__Brief__: Please count the lines below that contain the string "point", with case counting. Reply with the number alone.

Collected data entries:
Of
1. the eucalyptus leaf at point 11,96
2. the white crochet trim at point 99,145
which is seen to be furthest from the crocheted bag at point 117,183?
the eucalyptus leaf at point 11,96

__Response__: 4